"Ce texte est la première victime collatérale" de la décision annoncée dimanche soir par le président de la République, Emmanuel Macron, après la victoire historique de l'extrême droite aux européennes, a commenté lundi auprès de l'AFP son rapporteur Olivier Falorni (groupe MoDem).
"Je suis attristé de l'arrêt brutal de ce qui allait être la grande loi de société de cette décennie, c'est très décevant", a-t-il lâché.
Changer la loi sur la fin de vie, qui actuellement n'autorise ni suicide assisté ni euthanasie, était l'une des promesses de campagne du chef de l'État.
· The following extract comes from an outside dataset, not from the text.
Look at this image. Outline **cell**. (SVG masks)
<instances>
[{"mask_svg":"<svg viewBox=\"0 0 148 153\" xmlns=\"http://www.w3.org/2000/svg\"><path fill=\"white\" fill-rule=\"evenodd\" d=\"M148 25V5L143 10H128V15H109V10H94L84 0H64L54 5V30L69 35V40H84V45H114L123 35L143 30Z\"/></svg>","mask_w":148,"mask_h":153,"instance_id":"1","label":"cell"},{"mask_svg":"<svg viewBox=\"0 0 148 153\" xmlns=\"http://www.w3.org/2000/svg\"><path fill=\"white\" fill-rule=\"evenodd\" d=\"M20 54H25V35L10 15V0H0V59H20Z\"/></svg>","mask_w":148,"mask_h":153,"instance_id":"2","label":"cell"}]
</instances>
Après des mois de tergiversations au sein de l'exécutif, le projet de loi sur ce sujet hautement sensible avait été présenté au conseil des ministres en avril. Début d'un long processus d'examen législatif, qui aurait dû prendre environ 18 mois.
Vendredi, les députés avaient approuvé les critères ouvrant le droit à une aide à mourir.
Des déceptions et un espoir que cette volonté politique de l'aide à mourir ne disparaisse pas
En l'état actuel, le projet de loi examiné en première lecture le réservait aux personnes de plus de 18 ans, françaises ou résidant en France. Selon le texte, retouché dans l'hémicycle, elles devaient souffrir d’une "affection grave et incurable, qui engage le pronostic vital, en phase avancée ou terminale", cette dernière provoquant une souffrance physique ou psychologique réfractaire ou insupportable.
Elles devaient également être aptes à manifester leur volonté de façon libre et éclairée, les députés écartant la possibilité d'inscrire le recours à l'aide à mourir dans les directives anticipées.
"On était près du but", a regretté Olivier Falorni, rappelant que le vote solennel du projet de loi à l'issue de la première lecture était prévu le 18 juin.
"Cela fait des mois qu'on est plongé dans ce débat, et cela s'arrête d'un seul coup", a réagi Claire Fourcade, présidente de la Société française d’accompagnement et de soins palliatifs (Sfap). Évoquant un sentiment de "sidération", elle a notamment rappelé un "consensus sur la nécessité de développer en France les soins palliatifs". "J'espère que cette volonté politique ne va pas disparaître", a-t-elle ajouté, tout en rappelant son opposition à l'aide à mourir approuvée par l'Assemblée nationale qui laissait notamment, selon elle, "beaucoup trop de pouvoirs aux soignants".
Du côté de l'Association pour le droit de mourir dans la dignité (ADMD), on évoque un "immense gâchis". "On était à neuf jours d'un vote historique, c'est une déflagration", se désole son président Jonathan Denis.
Une crainte que l'extrême droite mette fin au projet de loi sur la fin de vie
"Je pense à toutes celles et ceux qui se battent depuis tant d'années pour permettre aux malades de choisir leur fin de vie et se réveillent ce matin avec la gueule de bois, avec des illusions perdues", poursuit-il.
Le président de l'ADMD souhaite "rencontrer dès aujourd'hui (lundi) les chefs de parti pour qu'ils puissent se positionner de façon très claire sur leur engagement à poursuivre les discussions".
"Le débat s'arrête, dans le meilleur des cas, ça ne sera qu'une pause, mais encore faut-il que le projet de loi soit de nouveau mis à l'ordre du jour, or ce n'est pas sûr du tout", commente aussi auprès de l'AFP Martial Breton, l'un des participants à la Convention citoyenne sur la fin de vie.
Cette convention, voulue par Emmanuel Macron, avait réuni de décembre 2022 à avril 2023 des Français tirés au sort pour réfléchir à un changement de législation sur la fin de vie. "Il y a beaucoup de déception de voir tout cela terminer à la poubelle", déplore-t-il.
Avec de nouvelles élections législatives, les 30 juin et 7 juillet, "tout le travail mené en auditions, commission spéciale et en séance risque de passer par pertes et profits", s'inquiète Olivier Falorni. Surtout, estime-t-il, si les élections débouchent sur "une majorité pour l'extrême droite, c'en sera définitivement fini de la loi sur la fin de la vie", les députés de cette mouvance y étant majoritairement hostiles.